The mellow old clock chimed a quarter to the hour. The dog was restless, knowing it was time for her walk. “I'd better take her,” Culver said. “It won't take long. But before I do, I want you to listen to me.”

“Don't leave me, Father. I'll come with you.” Anything was better than sitting here alone.

“No!” The old man's voice was harsh. “You'll wait here, girl.” He stroked the bitch's restless head until she settled on the rug again, then looked at his daughter, his face creased with the effort to find the right words. Lamely, for him, he said, “Everything will be all right, Georgina,” then drew on his pipe and began to speak.

Outside, rain spattered briefly against the windows and then stopped. Inside the quiet room, his harsh voice rose and fell and soon, mingling with it, her swift, clipped accents.

Hours later, it seemed, though it was barely half an hour, she heard the sound of tyres hissing on the wet tarmac of the drive. It was with a sense of inevitability that she looked through the window and saw the police.
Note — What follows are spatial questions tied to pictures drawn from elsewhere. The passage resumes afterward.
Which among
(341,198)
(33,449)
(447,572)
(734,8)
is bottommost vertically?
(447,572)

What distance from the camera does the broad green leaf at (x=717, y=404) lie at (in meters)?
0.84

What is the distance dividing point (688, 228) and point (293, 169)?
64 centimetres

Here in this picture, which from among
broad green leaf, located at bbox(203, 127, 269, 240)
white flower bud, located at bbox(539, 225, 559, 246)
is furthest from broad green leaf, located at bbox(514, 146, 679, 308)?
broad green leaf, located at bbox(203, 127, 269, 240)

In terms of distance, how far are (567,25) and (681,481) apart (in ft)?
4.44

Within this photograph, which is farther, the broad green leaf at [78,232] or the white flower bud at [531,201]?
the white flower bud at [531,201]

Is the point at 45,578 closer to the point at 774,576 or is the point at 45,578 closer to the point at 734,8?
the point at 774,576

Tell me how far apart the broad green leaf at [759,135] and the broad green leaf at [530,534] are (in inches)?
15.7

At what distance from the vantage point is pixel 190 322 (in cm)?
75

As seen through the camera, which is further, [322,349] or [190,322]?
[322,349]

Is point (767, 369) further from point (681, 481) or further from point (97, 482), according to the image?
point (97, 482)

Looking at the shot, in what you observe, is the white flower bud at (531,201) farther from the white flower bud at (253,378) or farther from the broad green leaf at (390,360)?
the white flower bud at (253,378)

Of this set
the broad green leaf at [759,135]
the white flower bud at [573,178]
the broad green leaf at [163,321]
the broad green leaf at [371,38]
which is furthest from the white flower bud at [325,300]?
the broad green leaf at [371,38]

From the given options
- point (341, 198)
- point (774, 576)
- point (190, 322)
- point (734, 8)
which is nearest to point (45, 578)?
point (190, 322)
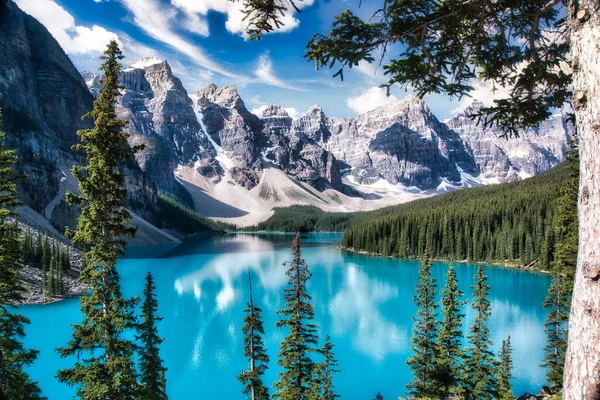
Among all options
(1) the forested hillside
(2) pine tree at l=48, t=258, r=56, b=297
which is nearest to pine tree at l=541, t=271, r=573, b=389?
(2) pine tree at l=48, t=258, r=56, b=297

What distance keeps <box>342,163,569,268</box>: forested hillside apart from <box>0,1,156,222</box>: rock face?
87.2 metres

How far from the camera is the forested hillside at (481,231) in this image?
65.8 metres

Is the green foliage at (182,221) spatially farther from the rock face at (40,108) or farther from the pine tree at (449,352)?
the pine tree at (449,352)

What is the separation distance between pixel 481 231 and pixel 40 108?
147805mm

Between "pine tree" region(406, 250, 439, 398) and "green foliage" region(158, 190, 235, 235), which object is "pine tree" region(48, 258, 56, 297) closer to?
"pine tree" region(406, 250, 439, 398)

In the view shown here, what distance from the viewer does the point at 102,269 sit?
9758 millimetres

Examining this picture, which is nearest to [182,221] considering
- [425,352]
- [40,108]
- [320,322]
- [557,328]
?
[40,108]

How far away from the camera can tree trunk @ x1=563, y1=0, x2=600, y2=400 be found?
10.2ft

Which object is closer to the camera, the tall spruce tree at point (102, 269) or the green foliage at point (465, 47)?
the green foliage at point (465, 47)

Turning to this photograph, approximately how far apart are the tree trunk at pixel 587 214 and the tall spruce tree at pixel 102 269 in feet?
32.3

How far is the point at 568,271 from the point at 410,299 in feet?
95.3

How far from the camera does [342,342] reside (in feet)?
97.2

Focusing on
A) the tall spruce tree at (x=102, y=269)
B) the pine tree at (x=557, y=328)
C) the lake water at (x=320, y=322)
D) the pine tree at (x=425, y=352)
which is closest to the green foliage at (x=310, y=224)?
the lake water at (x=320, y=322)

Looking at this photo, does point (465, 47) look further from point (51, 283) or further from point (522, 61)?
point (51, 283)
She took them into the study, resenting their intrusion into this private place, but having nowhere else other than the kitchen. The two men and the pretty, confidently efficient young policewoman seemed tall and menacing in the close confines of the small room, especially the Chief Inspector, whose grey eyes, steady and watchful, never left her face.

How, she wondered, was she going to get through this, knowing what she did and being more than a little frightened of him, of that sense of pent-up energy that was no less formidable for being kept severely in check. She wondered if he'd any idea how he affected people, or perhaps it was only those who were guilty who felt as she had at their previous interviews, as if she hardly dare speak for fear of having her words pounced on and only too correctly interpreted.

“Where's your father, Mrs. Fleming?” were his first, hardly intimidating, words.

“He's taken Minty for her walk. He won't be long.”

“Then perhaps we can take the opportunity of a few words with you until he gets back.”

“I thought we'd said all we have to say.”

“Oh, not by a long chalk,” he said easily. “And I think you know that, don't you? Are you going to be honest with me, now that you've had time to think it over?”

She knew that she'd no other choice, after her talk with her father, and after a short struggle with herself, recalling her promises to him, she finally relinquished her defences and gave up. And having given up, it suddenly seemed easier. She asked tonelessly what it was he wanted to know.